For as many insulting adjectives as Sutcliffe could summon up, and as much as he might protest that he joined the audience to give Corbyn a chance, his verdict reflects a massive incuriosity apparent across much of the British liberal chatterati. 

Commentators who spent years filling their columns with pleas for politics to be less professional and more straightforward now judge Corbyn by the political standards they rightly decried in the ages of New Labour and the Cameroons.

They can apparently only see the new kid on the block like Carl in Bad Influence — a disruption to the sterile but familiar business-as-usual.

In another session this week, which the likes of Sutcliffe would probably compare favourably to the Corbyn chat, Nicola Sturgeon took on the role of interviewer rather than subject, and teased answers out of the novelist Ali Smith. Unsurprisingly for a politician well at ease with society engagements, she shone in a situation that Corbyn may well have struggled with.

Smith made much of the novelist’s role in understanding the world, which comes with a responsibility to be curious about the changing scenery around us. 

It’s arguable her current quartet of books (two written, two to come) named after the seasons is doing exactly this.

It’s certainly so that those specifically employed to help us understand current affairs are doing us a disservice. I imagine the London Ambulance Service had to cancel all annual leave this week, given the state of journalists’ defensive responses to Corbyn’s Alternative MacTaggart Lecture at the Edinburgh TV festival — in which he argued journalism was too posh and needed an injection of democracy. You could call the ranks of Fleet Street thin-skinned if it wasn’t bizarre to take personal offence at a systemic critique. Did they never learn you’re not supposed to become the story?

Smith argued that the novel is ever more important in the age of fake news. “Fiction,” she told the packed tent, “it’s always truth.”

####################

◆ What you will do:
a) Output the Corbyn commentary from "Smith made much" up to and including "become the story?".
b) In the Corbyn commentary, what did Corbyn argue in his Alternative MacTaggart Lecture?
c) Which people or characters does the Corbyn commentary mention by name?
The entries after this point are separate material, unconnected to the Corbyn commentary.

####################

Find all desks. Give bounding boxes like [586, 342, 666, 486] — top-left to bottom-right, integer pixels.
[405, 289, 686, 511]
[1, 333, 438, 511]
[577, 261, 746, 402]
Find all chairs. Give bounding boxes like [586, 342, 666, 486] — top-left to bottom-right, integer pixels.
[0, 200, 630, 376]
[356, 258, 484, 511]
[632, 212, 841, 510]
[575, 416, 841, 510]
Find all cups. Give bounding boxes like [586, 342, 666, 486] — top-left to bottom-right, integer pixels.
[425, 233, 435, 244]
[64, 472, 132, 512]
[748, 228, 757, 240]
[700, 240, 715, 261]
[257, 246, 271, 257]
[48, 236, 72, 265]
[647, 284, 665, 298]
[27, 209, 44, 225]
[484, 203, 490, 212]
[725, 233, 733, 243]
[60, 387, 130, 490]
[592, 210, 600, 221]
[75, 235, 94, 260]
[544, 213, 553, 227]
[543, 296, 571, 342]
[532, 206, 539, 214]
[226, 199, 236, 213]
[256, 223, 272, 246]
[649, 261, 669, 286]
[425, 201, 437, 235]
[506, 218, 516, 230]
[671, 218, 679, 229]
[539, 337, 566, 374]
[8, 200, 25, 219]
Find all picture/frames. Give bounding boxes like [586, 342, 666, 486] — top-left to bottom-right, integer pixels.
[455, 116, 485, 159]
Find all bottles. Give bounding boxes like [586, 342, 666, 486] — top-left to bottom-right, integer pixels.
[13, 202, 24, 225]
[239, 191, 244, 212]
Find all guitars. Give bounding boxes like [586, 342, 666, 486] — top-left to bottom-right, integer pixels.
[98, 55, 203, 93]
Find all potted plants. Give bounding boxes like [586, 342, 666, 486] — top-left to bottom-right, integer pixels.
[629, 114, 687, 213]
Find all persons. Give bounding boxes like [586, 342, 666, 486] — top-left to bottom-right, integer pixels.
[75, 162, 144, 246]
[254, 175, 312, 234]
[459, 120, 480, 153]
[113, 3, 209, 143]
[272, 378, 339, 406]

####################

◆ Task responses:
a)
Smith made much of the novelist’s role in understanding the world, which comes with a responsibility to be curious about the changing scenery around us. 

It’s arguable her current quartet of books (two written, two to come) named after the seasons is doing exactly this.

It’s certainly so that those specifically employed to help us understand current affairs are doing us a disservice. I imagine the London Ambulance Service had to cancel all annual leave this week, given the state of journalists’ defensive responses to Corbyn’s Alternative MacTaggart Lecture at the Edinburgh TV festival — in which he argued journalism was too posh and needed an injection of democracy. You could call the ranks of Fleet Street thin-skinned if it wasn’t bizarre to take personal offence at a systemic critique. Did they never learn you’re not supposed to become the story?

b) He argued that journalism was too posh and needed an injection of democracy.

c) Sutcliffe, Corbyn, Carl, Nicola Sturgeon, Ali Smith